The soldier stared ahead for a moment before slumping his shoulders. The tough-guy persona vanished and he looked as confused as Wallroy had been since first stepping foot on Stain.

“I don’t know, man,” he said. “Solutions are like peace. They sell but who the hell is buying?” He drained the rest of his beer then pointed to the display fridge for another. Wallroy popped the cap then handed him the bottle.

The soldier took a long drink before continuing, “If we can help the few who want passage to Sol then that’s what we’ll do. Not sure if it solves anything but it’s a damn sight better than doing nothing.”

The man sat up straight, his doubt once more hidden beneath a ramrod military posture and blank expression. “Some of us own land. They can live there while their asylum claims are processed. Even if rejected, the government is welcome to try and make them leave. That’s why we brought Brighteyes over there.”

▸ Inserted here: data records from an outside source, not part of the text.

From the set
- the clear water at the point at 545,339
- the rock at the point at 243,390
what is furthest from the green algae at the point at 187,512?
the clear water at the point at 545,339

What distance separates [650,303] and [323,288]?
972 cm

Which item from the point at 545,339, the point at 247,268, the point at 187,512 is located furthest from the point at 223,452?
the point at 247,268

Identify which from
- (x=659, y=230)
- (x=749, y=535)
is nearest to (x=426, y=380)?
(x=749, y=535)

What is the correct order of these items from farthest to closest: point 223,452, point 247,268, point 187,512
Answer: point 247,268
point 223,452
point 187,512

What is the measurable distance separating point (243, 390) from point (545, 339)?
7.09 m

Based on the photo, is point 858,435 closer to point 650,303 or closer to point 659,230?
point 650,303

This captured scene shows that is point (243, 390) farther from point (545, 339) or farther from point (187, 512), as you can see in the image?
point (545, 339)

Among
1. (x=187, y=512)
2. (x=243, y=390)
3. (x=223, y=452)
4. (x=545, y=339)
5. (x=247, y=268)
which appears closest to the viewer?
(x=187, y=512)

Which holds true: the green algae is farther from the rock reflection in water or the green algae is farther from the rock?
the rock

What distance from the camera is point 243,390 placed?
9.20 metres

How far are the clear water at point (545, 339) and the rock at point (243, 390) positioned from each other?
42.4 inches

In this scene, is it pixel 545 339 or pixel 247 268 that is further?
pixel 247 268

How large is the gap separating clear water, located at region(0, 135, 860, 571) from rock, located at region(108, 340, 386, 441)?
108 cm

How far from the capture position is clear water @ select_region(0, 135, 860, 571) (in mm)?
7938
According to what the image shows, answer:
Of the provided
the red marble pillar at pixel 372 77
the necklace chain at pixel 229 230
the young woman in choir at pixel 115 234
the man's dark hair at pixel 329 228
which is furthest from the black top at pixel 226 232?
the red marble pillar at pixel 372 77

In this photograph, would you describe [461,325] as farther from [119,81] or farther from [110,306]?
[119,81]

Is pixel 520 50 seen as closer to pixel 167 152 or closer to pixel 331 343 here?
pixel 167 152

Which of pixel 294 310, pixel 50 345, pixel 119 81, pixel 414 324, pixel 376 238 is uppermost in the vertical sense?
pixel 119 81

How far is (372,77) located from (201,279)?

The young woman with the pixie-cut peeking from beneath her black beret continued interviewing Mewlani. Her camera-drone skittered about her shoulders, the orb atop its spindly legs filming the entire place in 300 degree panorama.

“She’s the media play in all this,” he said. “A real believer. She’s making a documentary that ought to win some hearts and assholes back home to our cause. And a couple of us worked with psyops during the fighting. If we could feed the Mewlani our bullshit, getting humans to swallow it will be easy enough.”

Wallroy just nodded.

“Amber, you call her?” He nodded to the woman Wallroy had assumed a vagrant. “She’s gonna be sticking around here as our liaison. She’s got more than enough security qualifications if local law enforcement tries to raid your accounts again. In fact, Brighteyes is interviewing local PD tomorrow. Might be you ought to inquire about being financially responsible for a near riot. Never know. When all Sol sees what you’re doing you might find that cash back in your pocket.”

‘Amber’ smiled from a few seats down and set three, unlit cigarettes on the counter.

“The war may be over, but there sure as shit isn’t peace in Mewlani space,” the man said. “There’s gonna be just as much traffic headed toward Mewlan than there is coming back from it. We’re putting the word out about this place. Make sure you’re open whenever Amber gives the word.”

“Absolutely,” Wallroy said.

The man nodded, staring absently past Wallroy. As if realizing something he looked down and dragged a finger beneath the counter. He held it up to reveal caked dirt and grime from the restaurant’s past life.